++++ COLLECTED DATA ++++

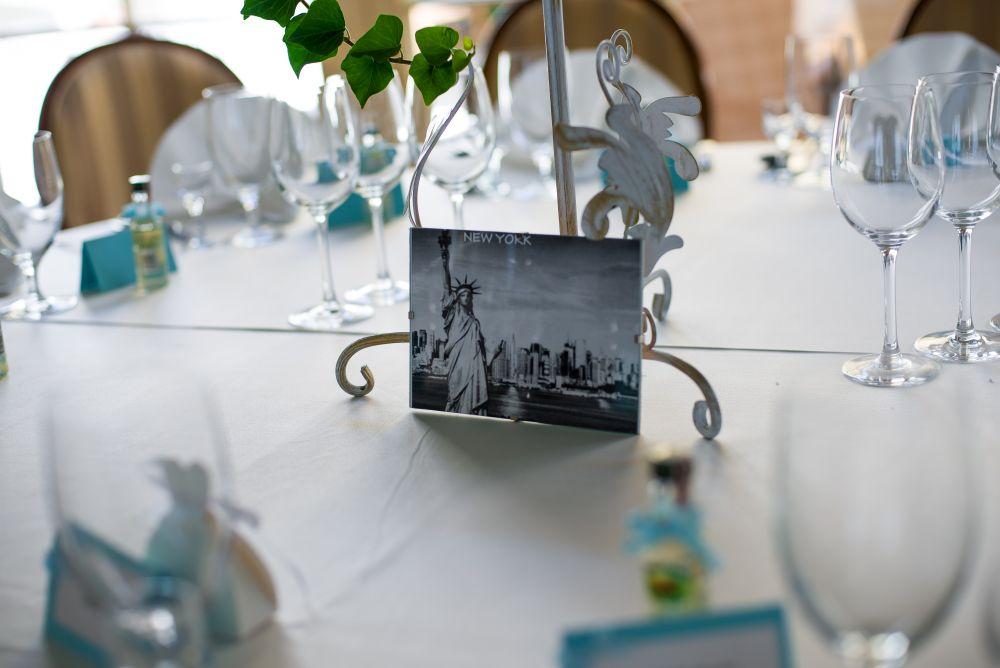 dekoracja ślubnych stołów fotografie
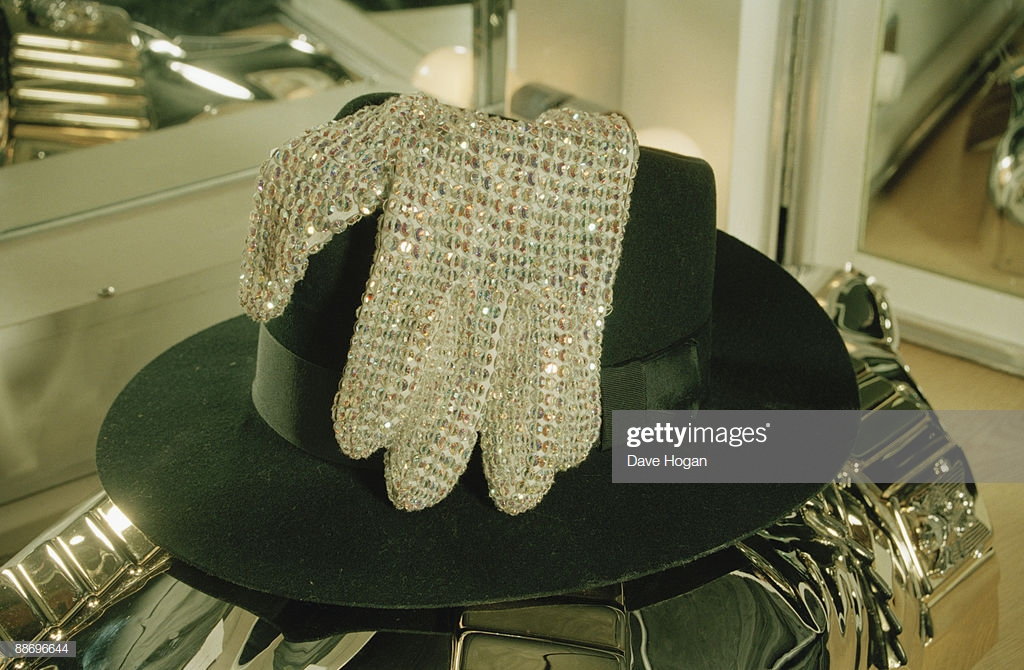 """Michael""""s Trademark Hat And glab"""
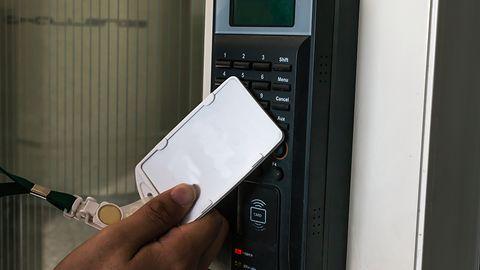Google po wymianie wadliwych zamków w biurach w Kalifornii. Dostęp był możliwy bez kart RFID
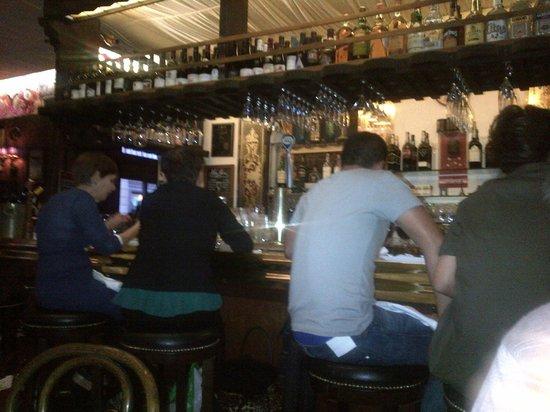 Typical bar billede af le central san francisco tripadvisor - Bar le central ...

++++

(WHAT THE TASK ASKS): Repeat the material above exactly. Leave every picture out of it.

(TASK RESULT):
 dekoracja ślubnych stołów fotografie
 """Michael""""s Trademark Hat And glab"""
Google po wymianie wadliwych zamków w biurach w Kalifornii. Dostęp był możliwy bez kart RFID
 Typical bar billede af le central san francisco tripadvisor - Bar le central ...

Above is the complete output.